If permitted to function within the framework of the free enterprise system. Subscription Television, Inc., has the capability of exercising a highly beneficial influence on the California economy. Subscription Television, Inc., is expected to have a million subscribers by the early 1970s. At this level of subscription, the STV system has the capability of directly generating new employment opportunities for 38.000 workers, an annual payroll in excess of $315,000,000, and a cumulative capital investment approximating $170,000,000.

The most dramatic economic benefits are expected to accrue to the movie-production industry, The catalyst provided by the STV programming requirement to serve a million subscribers will, conservatively, generate a doubling of California feature-film production over the 1963 base. Employment to accommodate increased levels of production is forecast to increase by more than 32,000 jobs, and payrolls will increase by an estimated S272 million. In addition, increased production of other filmed television shows will produce an estimated $24 million in new payrolls.

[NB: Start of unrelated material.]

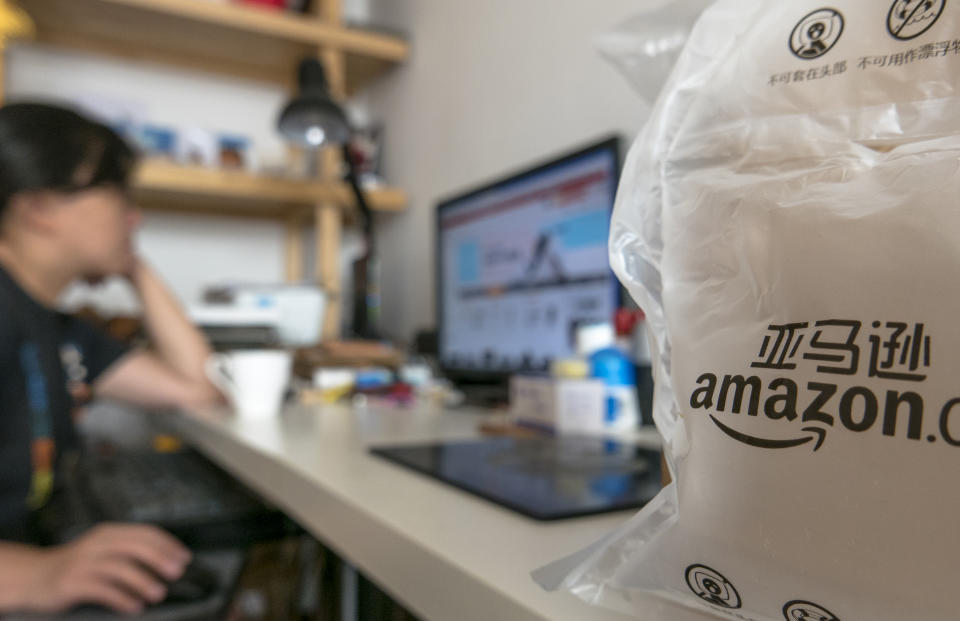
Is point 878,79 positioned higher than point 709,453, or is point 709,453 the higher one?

The above estimates of economic impact, while impressive in themselves, do not indicate the full measure of the potential benefits to the California economy. These direct investments in men and capital will start a process of multiplied income and employment change. The multiplier effect is projected to generate a $1.9 billion impact on the California economy, which is representative of support for 237,800 new jobs. Based on the current ratio of population to employment in California, these new employment opportunities can support a population gain of 650,000.

While all the Hollywood unions and many others are for us because we obviously mean more jobs, more prosperity, and a better service to the people, the constant presentation of the old positions taken by those opposed to our service for whatever reasons and the new resolutions passed by unions and groups create a fog of uncertainty in which the easy acceptance of keeping television unchanged makes the fear of the unknown the chief ally of the theater owners.

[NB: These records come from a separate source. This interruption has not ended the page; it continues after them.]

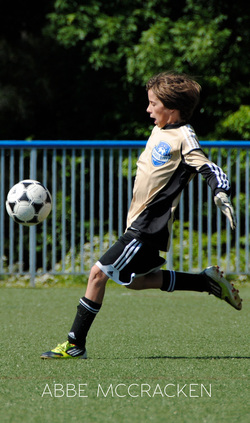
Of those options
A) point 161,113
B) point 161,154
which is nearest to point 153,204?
point 161,154

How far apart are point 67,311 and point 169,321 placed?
1188 millimetres

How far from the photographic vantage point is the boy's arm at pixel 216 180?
4.35 metres

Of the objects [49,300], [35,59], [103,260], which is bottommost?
[49,300]

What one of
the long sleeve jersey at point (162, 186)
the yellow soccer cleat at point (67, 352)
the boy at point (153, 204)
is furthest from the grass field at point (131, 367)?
the long sleeve jersey at point (162, 186)

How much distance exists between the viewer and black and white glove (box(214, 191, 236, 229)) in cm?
431

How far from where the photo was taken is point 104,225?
10180 mm

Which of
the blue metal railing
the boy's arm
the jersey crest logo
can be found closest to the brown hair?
the jersey crest logo

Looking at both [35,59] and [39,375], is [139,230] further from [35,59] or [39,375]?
[35,59]

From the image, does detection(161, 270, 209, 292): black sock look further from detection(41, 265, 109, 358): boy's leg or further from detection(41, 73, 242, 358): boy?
detection(41, 265, 109, 358): boy's leg

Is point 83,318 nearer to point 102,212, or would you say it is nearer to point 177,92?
point 177,92

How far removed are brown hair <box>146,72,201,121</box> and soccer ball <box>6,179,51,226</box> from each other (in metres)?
1.41

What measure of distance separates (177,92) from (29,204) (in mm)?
1610

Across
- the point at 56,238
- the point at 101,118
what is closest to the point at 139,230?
the point at 56,238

Most astonishing is the opposition of the California Federation of Women’s Clubs, whose spokeswoman is Mrs. Fred Teasley. She continually represents the women’s clubs as opposed to our service, although no such opposition has ever been voted by the members and its constitution prevents the organization from speaking for its membership. The national federation has never gone further than to say that they favor keeping television free and healthy, which is as controversial as being for the flag and against the shark. Mrs. Teasley’s contributions to the debate reach a high in irrationality that cannot be believed unless experienced.

The most disheartening, of course, is the opposition of intelligent broadcasters. Not only their opposition to government regulations in the field of ideas but also their own self-interest in a more vigorous communications system should make them welcome the challenge of a great new competitor. But, alas, too many eyes are fixed too rigidly on yesterday to understand that our service is opportunity as well as competition.

We expect to persuade the voters and to win in November, because we do have a great plan in the interest not only of the public generally, but especially of those who are less privileged economically and educationally and of older people. The greatest value our system has is that families can take the money saved from their entertainment budgets because of STV’s single ticket price for any number of viewers, family and friends, and permit those same dollars, no matter how meager, to buy coverage of the wide world, the magic ticket of admission in first-class surroundings to many experiences that are denied to them in today’s society. I am thinking of the opera house, the theater of Broadway and London, the concert halls, the festivals, the universities of the world. No longer will privilege be a matter of birth or money or influence, or even of having to be in the right place at the right time. STV lets each person follow his heart and mind to those attractions, services, and events that he wants.